## PERMINTAAN A
Sebutkan banyaknya baris catatan yang memuat kata "tree", dan tuliskan angkanya saja.

## CUPLIKAN HALAMAN
Oleh Tajuddin Noor Ganie
Fenomena Sastra Pers
Selama kurun waktu 1942--1945, pelampiasan gairah
bersastra di Kalimantan Selatan (Kalsel) didukung oleh 6 buah koran/majalah yang membuka rubrik
sastra secara berkala, yakni
5. SK Borneo
Shimbun Banjarmasin
6. SK Borneo
Shimbun Kandangan
Koran/majalah di atas secara langsung maupun tidak langsung telah menciptakan situasi yang kondusif bagi lahirnya kelompok sastrawan Kalsel generasi perintis zaman kolonial Jepang 1942--1945. Pada tanggal 10 Pebruari 1942, pasukan Kaigun/Rikugun Jepang berhasil merebut kota Banjarmasin tanpa perlawanan yang berarti dari pasukan militer Belanda.
Namun, sebelum kota Banjarmasin jatuh ke tangan pasukan Kaigun/Rikugun Jepang, pasukan milter Belanda telah melakukan aksi bakar habis atas semua sarana vital yang ada di kota Banjarmasin. Kantor percetakan SK Suara Kalimantan milik AA Hamidhan juga menjadi sasaran aksi pengrusakan yang dilakukan secara brutal oleh aparat militer pemerintah kolonial Belanda.
Setelah berusaha keras, AA Hamidhan akhirnya berhasil memperbaiki kerusakan yang terjadi pada mesin cetak korannya. Pada tanggal 5 Maret 1942, AA Hamidhan sudah berhasil menerbitkan kembali SK Kalimantan Raya. Tapi, hal itu tidak berlangsung lama, Komandan pasukan Kaigun/Rikugun Jepang yang menjadi penguasa baru di kota Banjarmasin melarangnya melanjutkan penerbitan korannya itu.
AA Hamidhan dan para wartawan SK Kalimantan
Raya lainnya kemudian direkrut untuk bekerja di SK Borneo Shimbun Banjarmasin yang berada di bawah pengawasan ketat
pemerintah kolonial Jepang di Borneo Menseibu Cokan (MBC).

## MATERI HASIL EKSTRAKSI
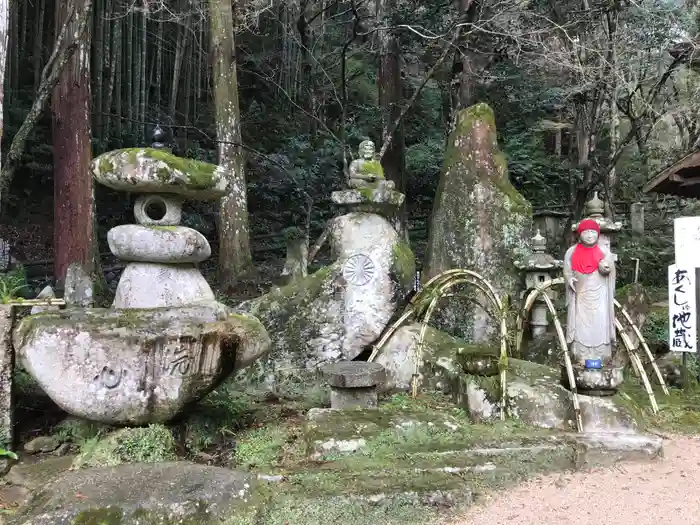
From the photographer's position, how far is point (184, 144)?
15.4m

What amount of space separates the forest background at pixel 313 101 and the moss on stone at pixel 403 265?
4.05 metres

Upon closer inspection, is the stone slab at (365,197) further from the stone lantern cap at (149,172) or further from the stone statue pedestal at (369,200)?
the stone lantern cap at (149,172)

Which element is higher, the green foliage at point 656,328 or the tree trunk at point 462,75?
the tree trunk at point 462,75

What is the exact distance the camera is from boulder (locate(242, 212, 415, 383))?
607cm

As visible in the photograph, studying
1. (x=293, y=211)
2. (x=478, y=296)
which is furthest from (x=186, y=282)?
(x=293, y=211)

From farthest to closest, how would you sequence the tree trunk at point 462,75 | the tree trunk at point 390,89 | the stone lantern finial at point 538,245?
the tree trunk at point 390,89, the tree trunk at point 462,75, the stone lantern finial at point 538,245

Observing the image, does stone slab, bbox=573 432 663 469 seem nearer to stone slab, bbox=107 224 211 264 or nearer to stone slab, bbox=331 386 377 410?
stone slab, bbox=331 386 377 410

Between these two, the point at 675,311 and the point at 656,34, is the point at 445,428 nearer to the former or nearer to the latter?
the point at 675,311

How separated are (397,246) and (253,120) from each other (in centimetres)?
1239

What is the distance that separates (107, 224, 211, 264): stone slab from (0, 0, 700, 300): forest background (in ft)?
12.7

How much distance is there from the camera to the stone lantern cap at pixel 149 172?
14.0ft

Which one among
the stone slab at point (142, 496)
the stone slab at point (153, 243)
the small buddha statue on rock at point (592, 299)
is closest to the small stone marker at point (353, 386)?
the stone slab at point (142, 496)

...

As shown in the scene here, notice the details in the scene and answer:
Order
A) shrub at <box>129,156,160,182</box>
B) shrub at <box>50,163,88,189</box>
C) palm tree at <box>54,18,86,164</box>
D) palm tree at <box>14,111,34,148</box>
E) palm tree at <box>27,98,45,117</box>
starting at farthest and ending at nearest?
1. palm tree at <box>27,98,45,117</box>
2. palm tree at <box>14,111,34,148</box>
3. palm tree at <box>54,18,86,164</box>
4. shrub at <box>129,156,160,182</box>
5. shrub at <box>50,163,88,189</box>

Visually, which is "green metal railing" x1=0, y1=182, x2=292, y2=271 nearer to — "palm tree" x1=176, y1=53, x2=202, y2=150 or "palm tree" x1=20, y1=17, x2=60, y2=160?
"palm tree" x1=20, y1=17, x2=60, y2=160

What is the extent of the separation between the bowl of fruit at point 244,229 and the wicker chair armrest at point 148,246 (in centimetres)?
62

## PERMINTAAN B
Menurut cuplikan halaman, pada tanggal berapa AA Hamidhan berhasil menerbitkan kembali SK Kalimantan Raya?

## JAWABAN LENGKAP A
12

## JAWABAN LENGKAP B
Pada tanggal 5 Maret 1942.